Pakistan growth set to fall
by This email address is being protected from spam bots, you need Javascript enabled to view it on Sunday, 07 December 2008
Pakistan's economic growth is expected to fall to between 3.5 percent and 4.5 percent this fiscal year, the central bank said Saturday, slowed by domestic turmoil and the global economic crisis.
The State Bank of Pakistan report also forecast the rate of inflation would range between 20 and 22 percent for the year to June 30 2009.
The projected growth rate is in line with forecasts from the International Monetary Fund (IMF), which last month granted Pakistan $7.6 billion in credit in its first rescue in Asia since the global financial crisis began.
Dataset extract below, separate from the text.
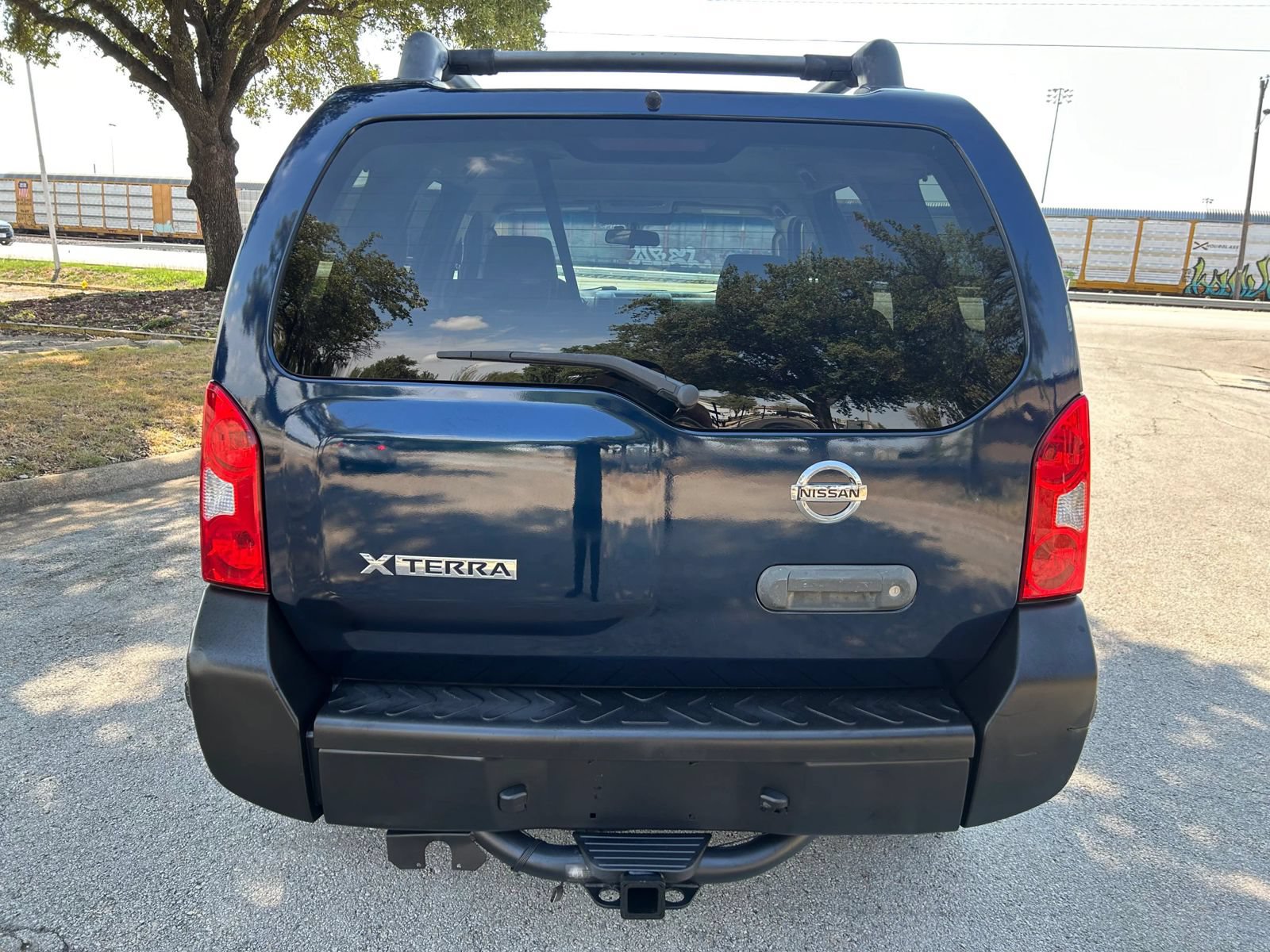 Used 2007 Nissan Xterra X w/ Power Pkg AWD/4WD image 8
The IMF said that global economic turmoil, higher oil and food prices and a worsening internal security situation meant Pakistan had suffered from "a large increase in the fiscal deficit... rising inflation and a sharp decline in international reserves".
Pakistan's precarious financial situation had caused worldwide alarm due to its role as a key ally in the US-led "war on terror" and its position as the world's only nuclear armed Islamic power.
"Pakistan faced an unprecedented rise in global oil and other commodity prices [in 2007/8], as well as a slowdown in major textile export markets," the bank report said.
"At the same time, import demand was stoked by lower production growth in the real sector [amid power shortages, disappointing crops] and a very expansionary fiscal policy."
It said Pakistan's economy grew by 5.8 percent in the year to June 30 2008, well short of the target of 7.2 percent.